[Begin TASK INPUTS]

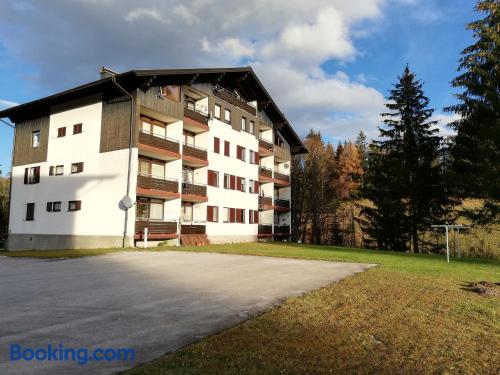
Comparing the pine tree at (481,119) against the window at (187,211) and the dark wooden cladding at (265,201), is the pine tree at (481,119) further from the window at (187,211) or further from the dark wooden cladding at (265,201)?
the window at (187,211)

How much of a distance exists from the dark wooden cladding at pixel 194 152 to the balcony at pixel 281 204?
42.8 feet

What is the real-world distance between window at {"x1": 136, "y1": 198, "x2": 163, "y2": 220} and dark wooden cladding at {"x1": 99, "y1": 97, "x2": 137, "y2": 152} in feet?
13.2

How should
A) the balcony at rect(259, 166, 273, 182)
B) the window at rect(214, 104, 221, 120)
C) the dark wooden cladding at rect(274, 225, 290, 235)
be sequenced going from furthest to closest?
1. the dark wooden cladding at rect(274, 225, 290, 235)
2. the balcony at rect(259, 166, 273, 182)
3. the window at rect(214, 104, 221, 120)

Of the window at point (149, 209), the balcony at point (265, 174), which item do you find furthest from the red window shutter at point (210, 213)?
the balcony at point (265, 174)

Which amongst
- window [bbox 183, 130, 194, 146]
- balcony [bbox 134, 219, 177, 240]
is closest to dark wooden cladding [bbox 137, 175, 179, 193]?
balcony [bbox 134, 219, 177, 240]

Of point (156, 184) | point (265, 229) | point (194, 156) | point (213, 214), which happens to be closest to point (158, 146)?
point (156, 184)

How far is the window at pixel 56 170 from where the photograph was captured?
30.0 m

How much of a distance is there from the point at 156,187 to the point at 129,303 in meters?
19.8

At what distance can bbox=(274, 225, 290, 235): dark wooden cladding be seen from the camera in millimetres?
43481

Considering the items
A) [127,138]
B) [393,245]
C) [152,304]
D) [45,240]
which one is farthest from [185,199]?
[152,304]

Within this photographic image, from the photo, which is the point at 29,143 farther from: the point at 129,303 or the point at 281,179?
the point at 129,303

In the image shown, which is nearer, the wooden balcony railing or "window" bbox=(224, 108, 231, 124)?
the wooden balcony railing

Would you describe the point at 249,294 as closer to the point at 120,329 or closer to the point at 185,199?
the point at 120,329

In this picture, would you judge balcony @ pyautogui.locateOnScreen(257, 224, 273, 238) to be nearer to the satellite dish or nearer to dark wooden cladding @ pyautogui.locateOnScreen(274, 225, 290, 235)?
dark wooden cladding @ pyautogui.locateOnScreen(274, 225, 290, 235)
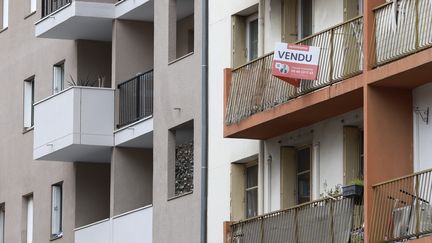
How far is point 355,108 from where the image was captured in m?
40.2

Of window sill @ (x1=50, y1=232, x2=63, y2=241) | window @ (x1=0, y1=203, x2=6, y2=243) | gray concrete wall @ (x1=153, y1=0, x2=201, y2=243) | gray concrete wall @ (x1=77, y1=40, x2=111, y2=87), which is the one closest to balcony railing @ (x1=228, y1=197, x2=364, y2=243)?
gray concrete wall @ (x1=153, y1=0, x2=201, y2=243)

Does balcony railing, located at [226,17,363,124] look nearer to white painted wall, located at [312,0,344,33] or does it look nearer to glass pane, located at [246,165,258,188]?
white painted wall, located at [312,0,344,33]

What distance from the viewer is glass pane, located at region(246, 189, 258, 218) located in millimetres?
44438

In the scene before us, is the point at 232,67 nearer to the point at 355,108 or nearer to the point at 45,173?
the point at 355,108

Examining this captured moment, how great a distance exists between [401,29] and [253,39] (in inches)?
320

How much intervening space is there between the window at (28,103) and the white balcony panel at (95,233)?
20.7 ft

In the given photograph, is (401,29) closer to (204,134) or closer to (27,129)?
(204,134)

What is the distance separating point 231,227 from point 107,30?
34.7 feet

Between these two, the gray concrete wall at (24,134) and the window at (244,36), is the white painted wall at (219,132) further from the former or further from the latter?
the gray concrete wall at (24,134)

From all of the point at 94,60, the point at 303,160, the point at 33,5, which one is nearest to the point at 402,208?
the point at 303,160

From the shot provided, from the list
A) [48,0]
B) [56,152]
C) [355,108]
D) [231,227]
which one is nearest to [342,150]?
[355,108]

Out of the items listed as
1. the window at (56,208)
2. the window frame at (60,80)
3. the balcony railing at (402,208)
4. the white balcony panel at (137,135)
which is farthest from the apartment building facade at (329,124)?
the window at (56,208)

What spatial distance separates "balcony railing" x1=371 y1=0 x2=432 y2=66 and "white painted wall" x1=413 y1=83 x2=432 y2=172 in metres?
0.97

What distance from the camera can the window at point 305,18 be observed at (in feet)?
140
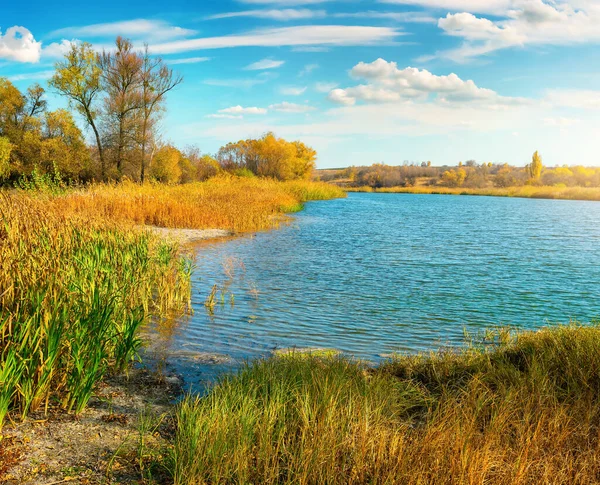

[End TASK INPUTS]

» TASK DIRECTIONS
Find every line in the items above that contains the string "feet", treating uppercase and lowercase as different, and copy each of those lines.

» TASK SOLUTION
42.8 feet
What is the real-world distance between window at {"x1": 136, "y1": 198, "x2": 163, "y2": 220} and dark wooden cladding at {"x1": 99, "y1": 97, "x2": 137, "y2": 152} in feet?
34.7 feet
What distance from the camera can the window at point 305,18 be observed at (in feet)?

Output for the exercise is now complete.